Avançam os preparativos para a 37ª edição do Show Rural Coopavel, evento que reafirma o Oeste do Paraná como um dos principais polos do agronegócio mundial. De 10 a 14 de fevereiro de 2025, visitantes do Brasil e do exterior terão acesso a um espaço renovado, com melhorias que reforçam o compromisso da Coopavel com a inovação, a sustentabilidade e a excelência em infraestrutura. “Melhorar continuamente é uma das regras que fazem o sucesso do Show Rural, referência em inovações e tendências para o agronegócio”, destaca o presidente da Coopavel, Dilvo Grolli.

Com o objetivo de garantir mais conforto e eficiência à experiência de visitantes e expositores, várias obras físicas acontecem no parque e serão entregues já para a 37ª edição. O restaurante do parque está em ampliação em 500 metros quadrados, permitindo o atendimento de mais mil pessoas por refeição. A área de entrega de bebidas é reformulada para otimizar o fluxo, enquanto novos buffets, mesas e utensílios foram adquiridos para manter o alto padrão de qualidade em uma estrutura com capacidade para servir mais de 40 mil refeições diariamente.

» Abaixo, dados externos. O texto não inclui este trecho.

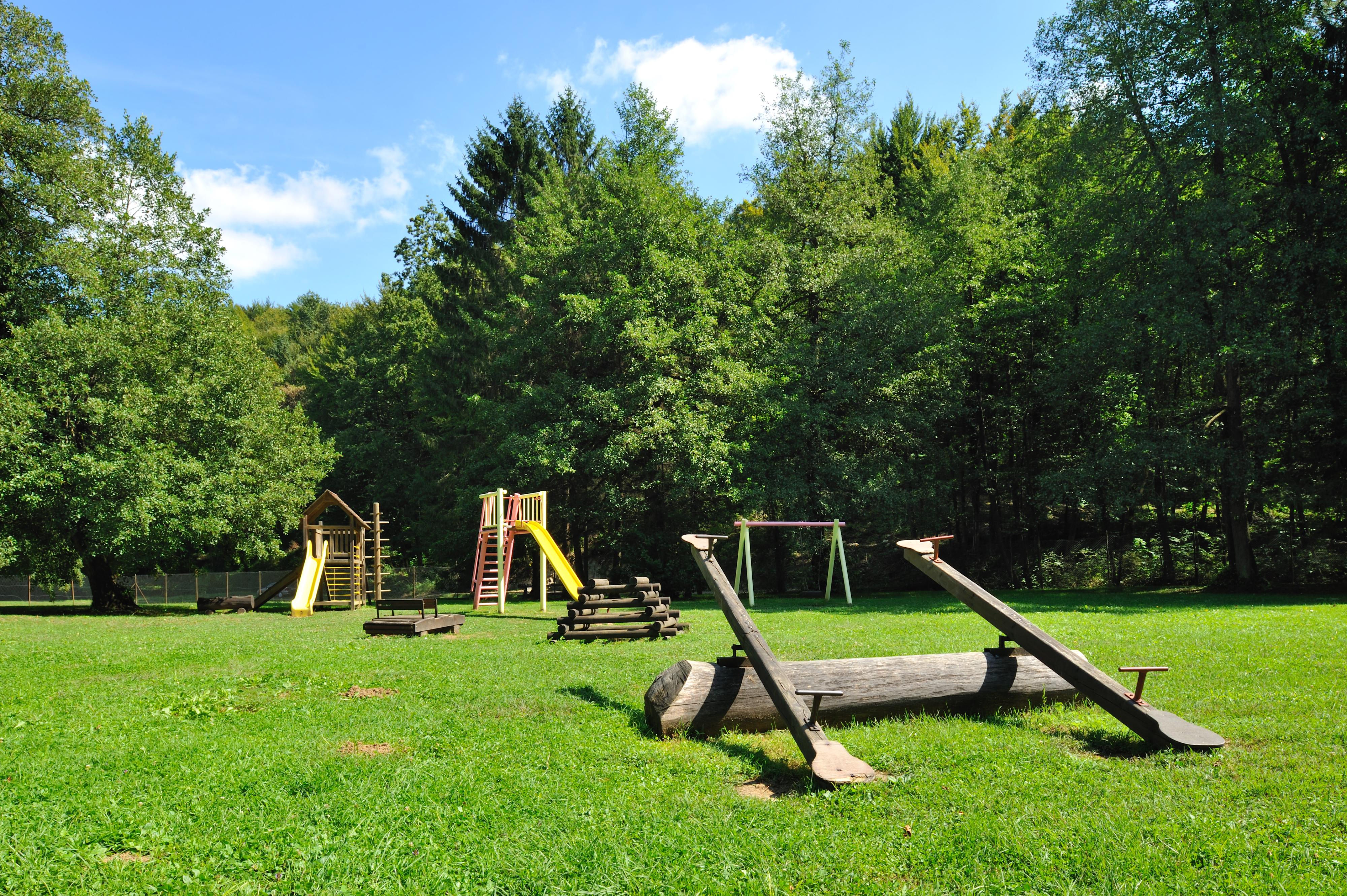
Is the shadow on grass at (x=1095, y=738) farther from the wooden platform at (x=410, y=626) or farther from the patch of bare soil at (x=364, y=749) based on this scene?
the wooden platform at (x=410, y=626)

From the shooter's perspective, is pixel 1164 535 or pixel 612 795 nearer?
pixel 612 795

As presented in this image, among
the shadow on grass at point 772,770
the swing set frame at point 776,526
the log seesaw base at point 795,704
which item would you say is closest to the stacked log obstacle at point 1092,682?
the log seesaw base at point 795,704

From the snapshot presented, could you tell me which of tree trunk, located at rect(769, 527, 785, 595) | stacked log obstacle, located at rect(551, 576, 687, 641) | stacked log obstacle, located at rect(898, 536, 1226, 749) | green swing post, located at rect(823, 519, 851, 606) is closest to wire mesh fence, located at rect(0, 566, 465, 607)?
tree trunk, located at rect(769, 527, 785, 595)

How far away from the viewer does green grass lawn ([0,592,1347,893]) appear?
146 inches

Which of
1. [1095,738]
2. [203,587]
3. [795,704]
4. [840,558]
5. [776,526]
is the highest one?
[776,526]

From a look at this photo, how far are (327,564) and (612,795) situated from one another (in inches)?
968

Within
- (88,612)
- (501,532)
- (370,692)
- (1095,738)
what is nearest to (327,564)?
(88,612)

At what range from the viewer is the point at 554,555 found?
1995cm

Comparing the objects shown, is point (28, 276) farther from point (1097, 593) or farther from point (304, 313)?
point (304, 313)

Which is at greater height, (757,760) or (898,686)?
(898,686)

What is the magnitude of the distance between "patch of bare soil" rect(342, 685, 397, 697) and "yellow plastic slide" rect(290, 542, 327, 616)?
15.6 meters

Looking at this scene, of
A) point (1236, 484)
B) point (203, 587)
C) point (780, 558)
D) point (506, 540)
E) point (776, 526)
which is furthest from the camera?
point (203, 587)

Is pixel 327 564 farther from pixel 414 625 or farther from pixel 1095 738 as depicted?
pixel 1095 738

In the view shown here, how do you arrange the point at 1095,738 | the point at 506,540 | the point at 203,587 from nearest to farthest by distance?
1. the point at 1095,738
2. the point at 506,540
3. the point at 203,587
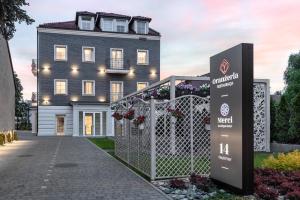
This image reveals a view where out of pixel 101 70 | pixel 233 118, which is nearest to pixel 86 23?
pixel 101 70

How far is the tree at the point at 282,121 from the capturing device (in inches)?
733

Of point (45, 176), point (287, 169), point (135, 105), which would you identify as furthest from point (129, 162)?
point (287, 169)

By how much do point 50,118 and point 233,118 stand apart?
31.1 meters

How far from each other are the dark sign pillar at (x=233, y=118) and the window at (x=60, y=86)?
30.1 m

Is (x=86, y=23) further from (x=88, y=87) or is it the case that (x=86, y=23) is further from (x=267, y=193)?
(x=267, y=193)

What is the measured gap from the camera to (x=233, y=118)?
7.37m

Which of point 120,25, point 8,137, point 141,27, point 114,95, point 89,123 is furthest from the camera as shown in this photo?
point 141,27

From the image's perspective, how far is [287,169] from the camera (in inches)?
387

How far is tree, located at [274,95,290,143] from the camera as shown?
18.6 metres

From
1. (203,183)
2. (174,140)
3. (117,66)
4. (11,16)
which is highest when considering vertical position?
(117,66)

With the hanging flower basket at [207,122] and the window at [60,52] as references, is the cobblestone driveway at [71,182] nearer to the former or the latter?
the hanging flower basket at [207,122]

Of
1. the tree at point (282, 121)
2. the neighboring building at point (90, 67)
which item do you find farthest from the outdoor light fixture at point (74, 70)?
the tree at point (282, 121)

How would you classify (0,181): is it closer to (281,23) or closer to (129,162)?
(129,162)

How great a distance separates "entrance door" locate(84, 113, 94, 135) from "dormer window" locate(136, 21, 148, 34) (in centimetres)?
1001
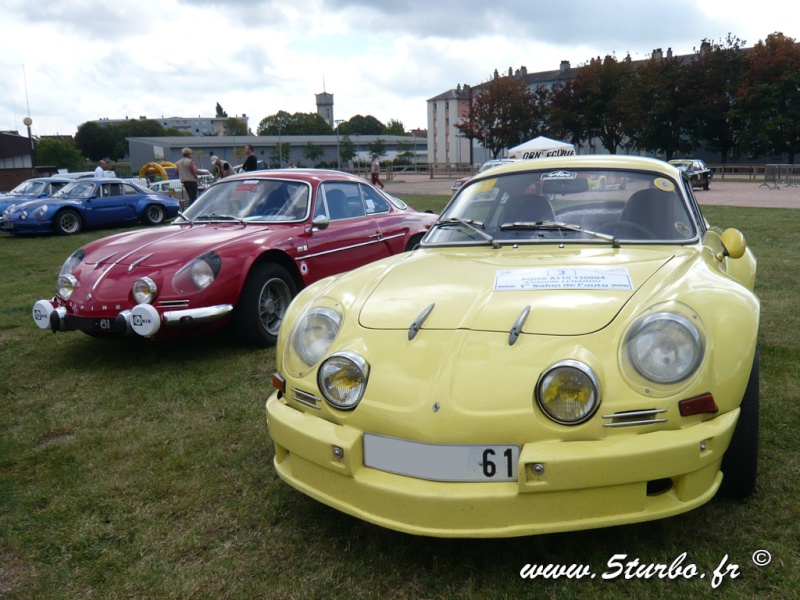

A mobilidade no parque também recebe melhorias. São mais de seis mil metros quadrados de ruas asfaltadas. Uma das novidades mais aguardadas é a cobertura da Rua 10, que conecta o Portal 4 ao Pavilhão da Agricultura Familiar. Com 400 metros lineares, essa obra, viabilizada em parceria com a Barigui/Volkswagen, eleva para mais de 6,2 mil metros quadrados a área coberta do parque, garantindo conforto aos visitantes em qualquer condição climática, observa o coordenador geral Rogério Rizzardi.

Para ônibus

Para receber caravanas de todo o Brasil e de outros países será criado um estacionamento exclusivo para ônibus com capacidade para 400 veículos. Estrategicamente localizada, a nova estrutura promete praticidade e organização para os grupos que participam da maior mostra de tecnologia para o campo da América Latina.
Outro destaque é o barracão de 1,2 mil metros quadrados dedicado à gestão de resíduos. Essa estrutura permitirá separação e correta destinação de materiais antes, durante e depois do evento, reforçando o compromisso da cooperativa e do evento técnico com práticas ambientalmente responsáveis.

Evolução

Com essas inovações e investimentos, o Show Rural Coopavel segue como referência global, combinando hospitalidade, tecnologia e respeito ao meio ambiente, reforça o presidente Dilvo Grolli. O tema da 37ª edição será Nossa natureza fala mais alto.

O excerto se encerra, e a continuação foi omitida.